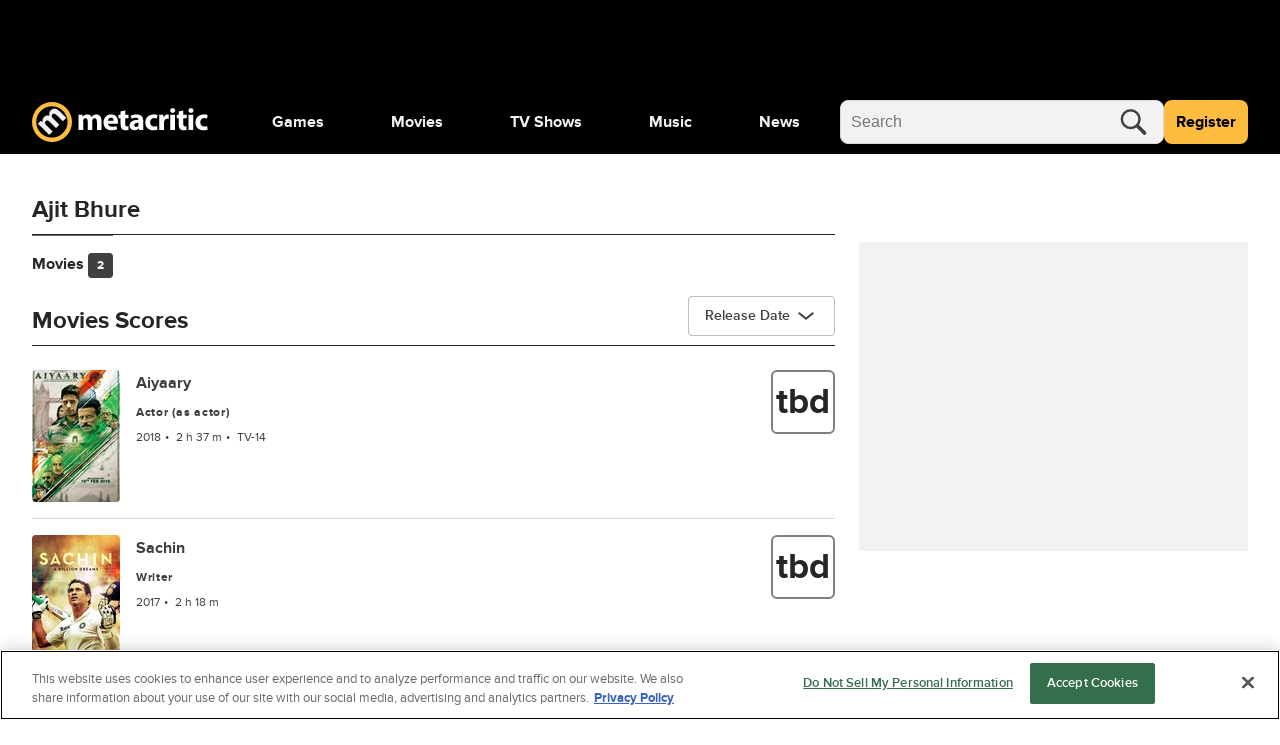

--- FILE ---
content_type: application/javascript
request_url: https://www.metacritic.com/a/neutron/dcdbcff.modern.js
body_size: 1194
content:
!function(){try{var e="undefined"!=typeof window?window:"undefined"!=typeof global?global:"undefined"!=typeof globalThis?globalThis:"undefined"!=typeof self?self:{},t=(new e.Error).stack;t&&(e._sentryDebugIds=e._sentryDebugIds||{},e._sentryDebugIds[t]="2b18c7ab-42f6-403c-93ae-50273f5dcc86",e._sentryDebugIdIdentifier="sentry-dbid-2b18c7ab-42f6-403c-93ae-50273f5dcc86")}catch(e){}}();var _global="undefined"!=typeof window?window:"undefined"!=typeof global?global:"undefined"!=typeof globalThis?globalThis:"undefined"!=typeof self?self:{};_global.SENTRY_RELEASE={id:"metacritic.prod.a3721a.5a8a0a"},(window.webpackJsonp=window.webpackJsonp||[]).push([[27],{1551:function(e,t,o){"use strict";o.r(t);var r=o(8),n=(o(43),o(0)),c=o(2),l=o(1030),d=o(1029),f=o(16),y=o(1101),O=o(1031),j=o(7),w=o(62),m=o.n(w),h=o(1),v=o(458);function P(e,t){var o=Object.keys(e);if(Object.getOwnPropertySymbols){var r=Object.getOwnPropertySymbols(e);t&&(r=r.filter((function(t){return Object.getOwnPropertyDescriptor(e,t).enumerable}))),o.push.apply(o,r)}return o}function D(e){for(var t=1;t<arguments.length;t++){var o=null!=arguments[t]?arguments[t]:{};t%2?P(Object(o),!0).forEach((function(t){Object(j.a)(e,t,o[t])})):Object.getOwnPropertyDescriptors?Object.defineProperties(e,Object.getOwnPropertyDescriptors(o)):P(Object(o)).forEach((function(t){Object.defineProperty(e,t,Object.getOwnPropertyDescriptor(o,t))}))}return e}var S,C=class extends v.a{getTrackingVars(){return m()(super.getTrackingVars(),{pageChannelType:"people",siteHier:"people",siteSection:"celebrities"})}getAdVars(){var e=super.getAdVars();return e.targeting=D(D({},e.targeting),{},{ptype:"people",pname:"people",pageType:"people"}),e}getPageData(){return D(D({},super.getPageData()),{},{pageType:"people"})}},k=C=Object(n.a)([Object(h.JsonObject)("PageProfilePeople")],C),E=class extends l.a{asyncData(e,content){return Object(r.a)((function*(){f.b.isErrorComponent(content.getComponentByName("profile"))&&content.getComponentByName("profile").throwErrorForResponse(),f.b.isErrorComponent(content.getComponentByName("credits"))&&content.getComponentByName("credits").throwErrorForResponse(),yield e.store.dispatch("ads/adDisplay/updateSkyboxState",{skyboxHasOmnibar:!0,skyboxSlotName:"pageSkybox"})}))()}createSortDropdownChoices(e){return e?e.map((e=>{var{label:label,value:t}=e;return{id:t,value:label}})):[]}get sortDropdownChoices(){var e,t;return this.createSortDropdownChoices(null===(t=null===(e=this.credits)||void 0===e?void 0:e.links)||void 0===t?void 0:t.sortOptions)}};Object(n.a)([Object(d.b)("profile"),Object(n.b)("design:type",Object)],E.prototype,"profile",void 0),Object(n.a)([Object(d.b)("credits"),Object(n.b)("design:type",Object)],E.prototype,"credits",void 0),Object(n.a)([Object(c.Getter)("isMobile"),Object(n.b)("design:type",Boolean)],E.prototype,"isMobile",void 0),Object(n.a)([Object(d.d)((e=>({pageType:"profile/person",id:e.params.slug,model:k,queryParams:e.query}))),Object(n.b)("design:type",Function),Object(n.b)("design:paramtypes",[Object,"function"==typeof(S=void 0!==k&&k)?S:Object]),Object(n.b)("design:returntype",Promise)],E.prototype,"asyncData",null);var T=E=Object(n.a)([Object(c.Component)({name:"PageProfilePeople",components:{PageProfile:y.a}}),Object(d.c)(k),Object(O.a)()],E),_=o(6),component=Object(_.a)(T,(function(){var e=this,t=e._self._c;e._self._setupProxy;return t("PageProfile",{attrs:{profile:e.profile,"is-people":!0,"dropdown-header-title":"Games Scores","dropdown-name":"Sort content","dropdown-choices":e.sortDropdownChoices,credits:e.credits}})}),[],!1,null,null,null);t.default=component.exports}}]);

########################################

Would you give the records again exactly, dropping the pictures?

--- FILE ---
content_type: application/javascript
request_url: https://www.metacritic.com/a/neutron/dcdbcff.modern.js
body_size: 1194
content:
!function(){try{var e="undefined"!=typeof window?window:"undefined"!=typeof global?global:"undefined"!=typeof globalThis?globalThis:"undefined"!=typeof self?self:{},t=(new e.Error).stack;t&&(e._sentryDebugIds=e._sentryDebugIds||{},e._sentryDebugIds[t]="2b18c7ab-42f6-403c-93ae-50273f5dcc86",e._sentryDebugIdIdentifier="sentry-dbid-2b18c7ab-42f6-403c-93ae-50273f5dcc86")}catch(e){}}();var _global="undefined"!=typeof window?window:"undefined"!=typeof global?global:"undefined"!=typeof globalThis?globalThis:"undefined"!=typeof self?self:{};_global.SENTRY_RELEASE={id:"metacritic.prod.a3721a.5a8a0a"},(window.webpackJsonp=window.webpackJsonp||[]).push([[27],{1551:function(e,t,o){"use strict";o.r(t);var r=o(8),n=(o(43),o(0)),c=o(2),l=o(1030),d=o(1029),f=o(16),y=o(1101),O=o(1031),j=o(7),w=o(62),m=o.n(w),h=o(1),v=o(458);function P(e,t){var o=Object.keys(e);if(Object.getOwnPropertySymbols){var r=Object.getOwnPropertySymbols(e);t&&(r=r.filter((function(t){return Object.getOwnPropertyDescriptor(e,t).enumerable}))),o.push.apply(o,r)}return o}function D(e){for(var t=1;t<arguments.length;t++){var o=null!=arguments[t]?arguments[t]:{};t%2?P(Object(o),!0).forEach((function(t){Object(j.a)(e,t,o[t])})):Object.getOwnPropertyDescriptors?Object.defineProperties(e,Object.getOwnPropertyDescriptors(o)):P(Object(o)).forEach((function(t){Object.defineProperty(e,t,Object.getOwnPropertyDescriptor(o,t))}))}return e}var S,C=class extends v.a{getTrackingVars(){return m()(super.getTrackingVars(),{pageChannelType:"people",siteHier:"people",siteSection:"celebrities"})}getAdVars(){var e=super.getAdVars();return e.targeting=D(D({},e.targeting),{},{ptype:"people",pname:"people",pageType:"people"}),e}getPageData(){return D(D({},super.getPageData()),{},{pageType:"people"})}},k=C=Object(n.a)([Object(h.JsonObject)("PageProfilePeople")],C),E=class extends l.a{asyncData(e,content){return Object(r.a)((function*(){f.b.isErrorComponent(content.getComponentByName("profile"))&&content.getComponentByName("profile").throwErrorForResponse(),f.b.isErrorComponent(content.getComponentByName("credits"))&&content.getComponentByName("credits").throwErrorForResponse(),yield e.store.dispatch("ads/adDisplay/updateSkyboxState",{skyboxHasOmnibar:!0,skyboxSlotName:"pageSkybox"})}))()}createSortDropdownChoices(e){return e?e.map((e=>{var{label:label,value:t}=e;return{id:t,value:label}})):[]}get sortDropdownChoices(){var e,t;return this.createSortDropdownChoices(null===(t=null===(e=this.credits)||void 0===e?void 0:e.links)||void 0===t?void 0:t.sortOptions)}};Object(n.a)([Object(d.b)("profile"),Object(n.b)("design:type",Object)],E.prototype,"profile",void 0),Object(n.a)([Object(d.b)("credits"),Object(n.b)("design:type",Object)],E.prototype,"credits",void 0),Object(n.a)([Object(c.Getter)("isMobile"),Object(n.b)("design:type",Boolean)],E.prototype,"isMobile",void 0),Object(n.a)([Object(d.d)((e=>({pageType:"profile/person",id:e.params.slug,model:k,queryParams:e.query}))),Object(n.b)("design:type",Function),Object(n.b)("design:paramtypes",[Object,"function"==typeof(S=void 0!==k&&k)?S:Object]),Object(n.b)("design:returntype",Promise)],E.prototype,"asyncData",null);var T=E=Object(n.a)([Object(c.Component)({name:"PageProfilePeople",components:{PageProfile:y.a}}),Object(d.c)(k),Object(O.a)()],E),_=o(6),component=Object(_.a)(T,(function(){var e=this,t=e._self._c;e._self._setupProxy;return t("PageProfile",{attrs:{profile:e.profile,"is-people":!0,"dropdown-header-title":"Games Scores","dropdown-name":"Sort content","dropdown-choices":e.sortDropdownChoices,credits:e.credits}})}),[],!1,null,null,null);t.default=component.exports}}]);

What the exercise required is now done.